There are a couple ways where you can get a sense for how much an elective surgery will cost and how much of the cost will be your responsibility. Larger insurance companies will let the doctors put in an estimate or “demi-claim,” just like when you take your car into a mechanic for repairs.  You can get an idea of what your cost-share is going to be and pay some of it upfront if you like. Another good option would be to call member services of your insurance company and ask how much of your annual deductible you’ve met. Whatever portion of your annual deductible is not met, will be what you can expect to pay out of pocket for the elective surgery. 


If you have Medicare for your health insurance coverage, it will always be an 80/20 split of the cost of the elective surgery. There will never be an additional out of pocket expense.


What is the best way to budget and plan for an elective surgery?


If you have been planning for an elective surgery, you can explore saving for it ahead of time. If you don’t have pre-tax dollar options for savings, you can start putting away money in a regular savings account. If a pre-tax dollar option such as an FSA is available to you, we recommend putting away your pretax dollars into your FSA to budget for the procedure. If you schedule it for October, you can start budgeting for it months prior. While you will want to plan for this surgery ahead of time in order to potentially set aside funds to pay for your portion of the surgery, you often cannot schedule elective surgeries too far in advance. All of your pre-operation blood work needs to stay valid.


The next step is to schedule your surgery. When is the best time of year to have an elective surgery? There are many considerations. First, if you are still working, you should prioritize when you can reasonably take vacation time to have the surgery and properly recover. Let’s say you need a laparoscopic surgery, you typically can expect your return to work period to be about two weeks, so you can plan it around your vacation.  If work is not a consideration, then you can be more strategic about your decision in terms of healthcare coverage. If you want to be the most strategic, then the fourth quarter of the year, or the last three months of the calendar year, is often the best financial option, because you have likely used up most of your insurance deductible and would therefore be required to pay less of the cost of the surgery. However, this time of year is typically a high demand time for most providers. 


For all you Snowbirds out there who have the wonderful option of spending a portion of the year in warmer climates, you’ll need to keep in mind that you cannot have your elective surgeries out of your geographic area because your Medicare plan may not be offered there. It’s best to delay your warm-weather option and have the elective surgery at home, where your Medicare plan will pay for 80% of the cost. 

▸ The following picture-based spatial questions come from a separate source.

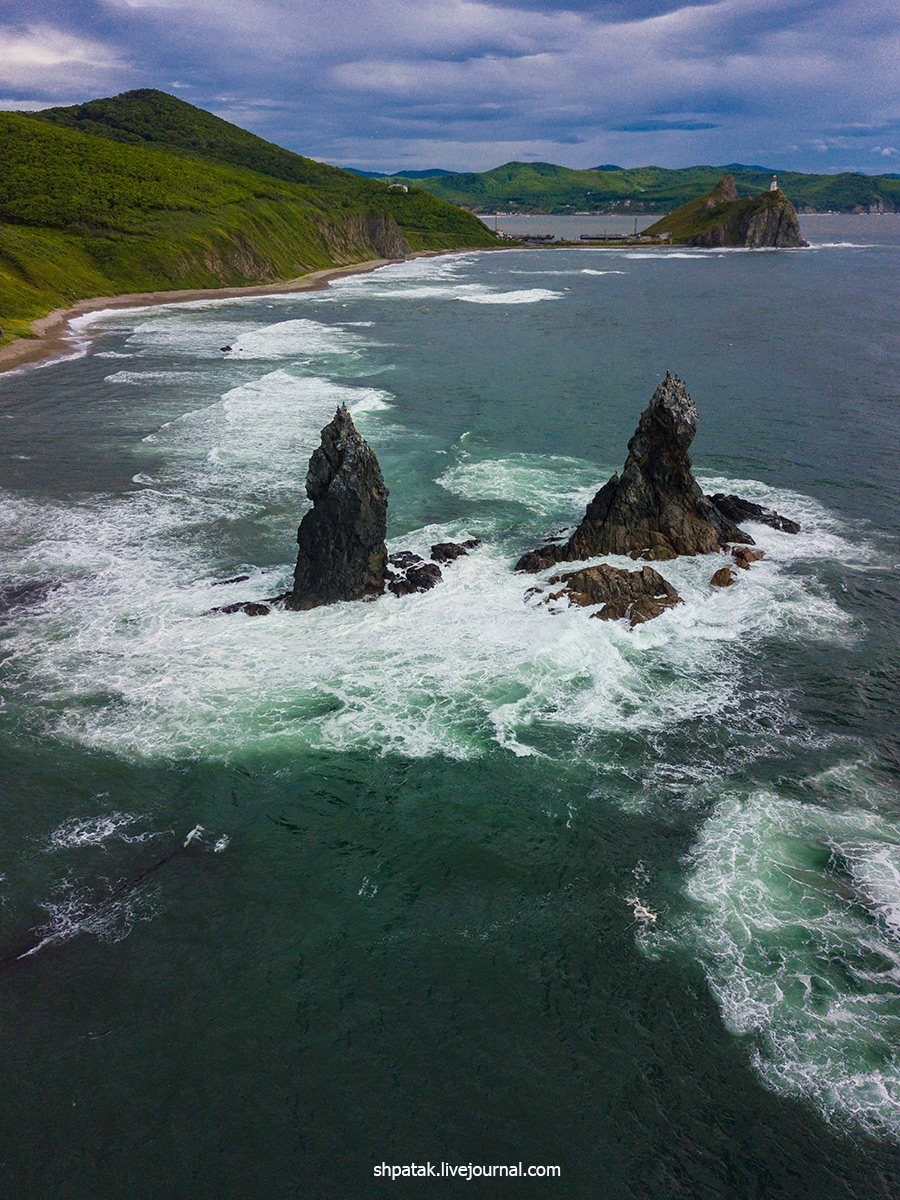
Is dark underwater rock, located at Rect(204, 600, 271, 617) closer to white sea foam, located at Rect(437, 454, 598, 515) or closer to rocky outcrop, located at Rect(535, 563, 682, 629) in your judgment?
rocky outcrop, located at Rect(535, 563, 682, 629)

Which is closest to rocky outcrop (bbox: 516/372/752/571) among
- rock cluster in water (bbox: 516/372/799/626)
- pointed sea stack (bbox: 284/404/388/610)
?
rock cluster in water (bbox: 516/372/799/626)

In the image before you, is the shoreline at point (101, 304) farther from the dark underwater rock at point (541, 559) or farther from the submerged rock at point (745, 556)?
the submerged rock at point (745, 556)

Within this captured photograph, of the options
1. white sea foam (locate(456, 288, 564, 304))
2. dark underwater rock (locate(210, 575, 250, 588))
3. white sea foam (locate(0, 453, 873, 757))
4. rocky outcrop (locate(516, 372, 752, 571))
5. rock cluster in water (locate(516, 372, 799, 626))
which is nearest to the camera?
white sea foam (locate(0, 453, 873, 757))

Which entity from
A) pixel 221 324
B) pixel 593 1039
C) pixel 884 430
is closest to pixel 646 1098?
pixel 593 1039

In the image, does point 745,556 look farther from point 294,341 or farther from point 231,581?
point 294,341

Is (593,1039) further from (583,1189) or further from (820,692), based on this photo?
(820,692)
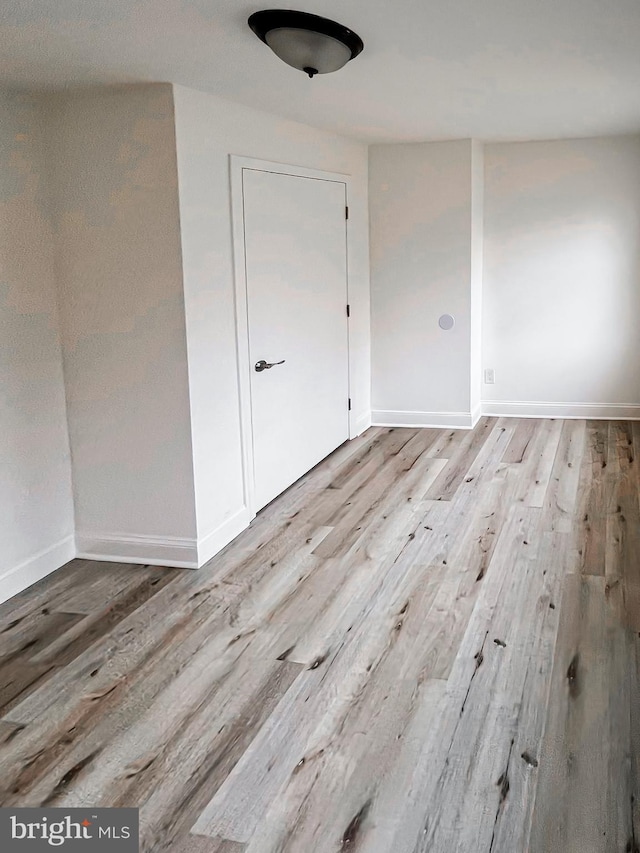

Your Elective Surgery Bill


You will get a bill from the surgeon, which will include the cost of the surgery and any necessary follow up to ensure you have recovered properly from the elective surgery  (this will include follow-up to make sure you’re OK after the surgery). You will likely also receive bills for the following: 

  • The labs for pre-work 
  • Facility use from the hospital for the facility use
  • Any additional personnel or specialists for providing a specific service (for example, a radiologist reading your lab results).


If you have any questions on a bill that arrives, call your insurance company to better understand your financial responsibility.